24 Áulus esboçou um gesto de
bom humor e redarguiu:
— Isso seria suprimir a escola e vilipendiar o amor imanente na Criação
Inteira. 25 A religião
digna, qualquer que seja o templo em que se expresse, é um santuário
de educação da alma, em seu gradativo desenvolvimento para a imortalidade.
26 Imaginemos um
país imenso, em que milhões de crianças fossem relegadas ao abandono
pelos pais e mestres, sob a alegação de que lhes cabe o dever de procurar
a virtude e a sabedoria por si, furtando-se-lhes toda espécie de apoio
moral e cultural… Imaginemos um campo enorme superlotado de enfermos,
aos quais eminentes médicos recomendassem procurar a saúde por si mesmos,
confiando-os à própria sorte… Onde estaria a lógica de semelhantes medidas?
27 A interdependência
mora na base de todos os fenômenos da vida. O forte é tutor do fraco.

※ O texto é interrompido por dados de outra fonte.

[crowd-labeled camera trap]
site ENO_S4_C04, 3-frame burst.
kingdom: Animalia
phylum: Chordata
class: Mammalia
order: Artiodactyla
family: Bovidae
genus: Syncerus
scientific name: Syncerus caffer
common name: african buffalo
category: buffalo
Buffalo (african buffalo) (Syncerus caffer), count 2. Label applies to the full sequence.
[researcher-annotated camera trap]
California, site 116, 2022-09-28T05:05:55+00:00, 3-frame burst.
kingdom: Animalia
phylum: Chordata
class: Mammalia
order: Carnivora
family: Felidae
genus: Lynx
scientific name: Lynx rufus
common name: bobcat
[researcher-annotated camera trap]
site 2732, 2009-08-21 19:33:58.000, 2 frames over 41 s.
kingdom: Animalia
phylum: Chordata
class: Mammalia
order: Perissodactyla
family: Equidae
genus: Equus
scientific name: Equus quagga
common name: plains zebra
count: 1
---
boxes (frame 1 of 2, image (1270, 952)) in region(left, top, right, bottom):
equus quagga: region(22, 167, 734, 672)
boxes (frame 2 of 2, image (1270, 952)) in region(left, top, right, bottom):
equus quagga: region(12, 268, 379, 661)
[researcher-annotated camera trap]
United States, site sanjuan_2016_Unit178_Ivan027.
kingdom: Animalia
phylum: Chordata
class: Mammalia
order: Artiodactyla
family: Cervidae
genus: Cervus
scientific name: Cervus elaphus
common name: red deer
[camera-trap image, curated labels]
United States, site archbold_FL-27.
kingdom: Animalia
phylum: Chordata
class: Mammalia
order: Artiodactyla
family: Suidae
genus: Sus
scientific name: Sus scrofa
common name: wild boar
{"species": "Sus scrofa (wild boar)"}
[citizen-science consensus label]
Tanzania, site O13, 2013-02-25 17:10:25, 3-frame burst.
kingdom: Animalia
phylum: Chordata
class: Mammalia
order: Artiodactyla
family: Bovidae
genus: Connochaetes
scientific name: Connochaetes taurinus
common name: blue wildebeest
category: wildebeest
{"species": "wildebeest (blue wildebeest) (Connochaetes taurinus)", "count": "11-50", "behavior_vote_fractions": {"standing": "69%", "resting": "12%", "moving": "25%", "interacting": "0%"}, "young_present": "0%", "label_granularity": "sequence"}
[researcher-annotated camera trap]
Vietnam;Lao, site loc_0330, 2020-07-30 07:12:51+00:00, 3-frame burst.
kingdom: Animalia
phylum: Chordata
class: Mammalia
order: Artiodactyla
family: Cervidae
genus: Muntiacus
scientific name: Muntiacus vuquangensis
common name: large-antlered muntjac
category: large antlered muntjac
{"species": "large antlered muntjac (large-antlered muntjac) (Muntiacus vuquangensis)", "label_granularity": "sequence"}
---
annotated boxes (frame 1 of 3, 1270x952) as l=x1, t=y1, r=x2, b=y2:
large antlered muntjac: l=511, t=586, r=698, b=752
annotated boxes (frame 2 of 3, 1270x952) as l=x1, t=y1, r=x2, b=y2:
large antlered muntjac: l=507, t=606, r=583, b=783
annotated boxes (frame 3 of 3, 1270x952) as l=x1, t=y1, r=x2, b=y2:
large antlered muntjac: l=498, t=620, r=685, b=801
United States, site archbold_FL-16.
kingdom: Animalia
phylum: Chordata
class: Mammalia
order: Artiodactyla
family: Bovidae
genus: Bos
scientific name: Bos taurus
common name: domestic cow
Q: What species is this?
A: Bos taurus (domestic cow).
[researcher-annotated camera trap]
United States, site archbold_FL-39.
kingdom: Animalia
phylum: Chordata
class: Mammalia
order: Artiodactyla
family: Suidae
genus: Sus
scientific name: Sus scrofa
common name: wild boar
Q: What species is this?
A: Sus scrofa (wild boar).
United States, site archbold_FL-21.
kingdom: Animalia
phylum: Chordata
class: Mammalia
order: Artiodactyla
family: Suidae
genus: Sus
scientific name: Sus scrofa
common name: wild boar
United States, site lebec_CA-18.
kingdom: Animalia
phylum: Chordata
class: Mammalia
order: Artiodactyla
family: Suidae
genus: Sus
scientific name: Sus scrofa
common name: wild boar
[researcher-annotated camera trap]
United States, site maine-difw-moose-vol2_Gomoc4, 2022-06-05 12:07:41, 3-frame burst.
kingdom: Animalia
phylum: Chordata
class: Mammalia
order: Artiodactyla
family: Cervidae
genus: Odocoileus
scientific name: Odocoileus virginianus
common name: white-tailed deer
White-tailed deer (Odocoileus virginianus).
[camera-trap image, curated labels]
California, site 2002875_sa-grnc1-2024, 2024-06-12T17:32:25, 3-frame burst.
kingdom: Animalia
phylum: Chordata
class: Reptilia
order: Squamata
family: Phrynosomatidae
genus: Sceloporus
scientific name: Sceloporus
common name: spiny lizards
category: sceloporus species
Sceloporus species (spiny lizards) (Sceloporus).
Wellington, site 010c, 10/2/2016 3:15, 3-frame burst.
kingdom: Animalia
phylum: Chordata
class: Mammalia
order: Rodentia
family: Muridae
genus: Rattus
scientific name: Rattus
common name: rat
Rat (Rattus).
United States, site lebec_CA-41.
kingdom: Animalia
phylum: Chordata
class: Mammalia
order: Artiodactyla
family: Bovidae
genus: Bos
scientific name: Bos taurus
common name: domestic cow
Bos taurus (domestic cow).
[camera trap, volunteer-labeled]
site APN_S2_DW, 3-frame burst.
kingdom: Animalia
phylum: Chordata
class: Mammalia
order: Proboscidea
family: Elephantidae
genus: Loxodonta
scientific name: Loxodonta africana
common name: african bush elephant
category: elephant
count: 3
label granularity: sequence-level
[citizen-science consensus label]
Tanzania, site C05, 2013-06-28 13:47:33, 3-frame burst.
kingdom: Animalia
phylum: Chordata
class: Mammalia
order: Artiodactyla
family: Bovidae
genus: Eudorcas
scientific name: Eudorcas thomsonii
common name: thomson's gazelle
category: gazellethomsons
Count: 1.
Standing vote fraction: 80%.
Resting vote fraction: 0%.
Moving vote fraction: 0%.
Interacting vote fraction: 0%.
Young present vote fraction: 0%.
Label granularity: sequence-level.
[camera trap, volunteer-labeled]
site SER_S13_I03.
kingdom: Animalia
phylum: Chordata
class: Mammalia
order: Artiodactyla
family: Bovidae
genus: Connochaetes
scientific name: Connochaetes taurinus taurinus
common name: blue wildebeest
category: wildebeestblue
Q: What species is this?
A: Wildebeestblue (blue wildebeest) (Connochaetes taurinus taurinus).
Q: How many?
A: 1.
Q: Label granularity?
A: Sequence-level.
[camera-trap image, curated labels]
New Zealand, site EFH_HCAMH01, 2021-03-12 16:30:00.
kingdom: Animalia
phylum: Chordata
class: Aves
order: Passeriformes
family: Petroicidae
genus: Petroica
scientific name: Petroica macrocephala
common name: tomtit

O sábio responsabilizar-se-á pelo ignorante. A criancinha na Terra não
prescinde do concurso dos pais.
28 O instrutor fez ligeiro
intervalo e prosseguiu:
— É preciso considerar que nem todos possuem idêntica idade espiritual
e que a Humanidade Terrestre, em sua feição de conjunto, ainda se encontra
tão longe da angelitude quanto a agressiva animalidade ainda está distante
da razão perfeitamente humana. 29
É muito cedo para que o homem se arrogue o direito de apelar para a
Verdade Total… Por agora, é imprescindível trabalhe intensivamente,
com devoção ardente e profunda ao bem, para atingir mais amplo discernimento
das realidades fragmentárias ou provisórias que o cercam na vida física
30 e, considerada a
questão nesse aspecto, estejamos convictos de que a ausência de escolas
do espírito ou a supressão dos instrutores constituiriam a multiplicação
dos hospícios e o rebaixamento do nível moral, porque sem o apelo à
dignificação da individualidade, em processo de crescimento mental e
de sublimação no tempo, não poderíamos contar senão com a estagnação
nas linhas inferiores da experiência.
31 Havíamos, contudo, atingido
o fim da viagem.
O lar-santuário em que o Assistente residia levantava-se, agora, ao nosso olhar.
— Trabalhemos com bom ânimo, — disse-nos ainda o orientador, — o tempo
conjugado com o serviço no bem é o alicerce de nossa vitória.
32 No dia imediato, Áulus deveria
partir no rumo de elevada missão a distância. Por isso, prometeu-nos
o abraço de adeus para a manhã seguinte.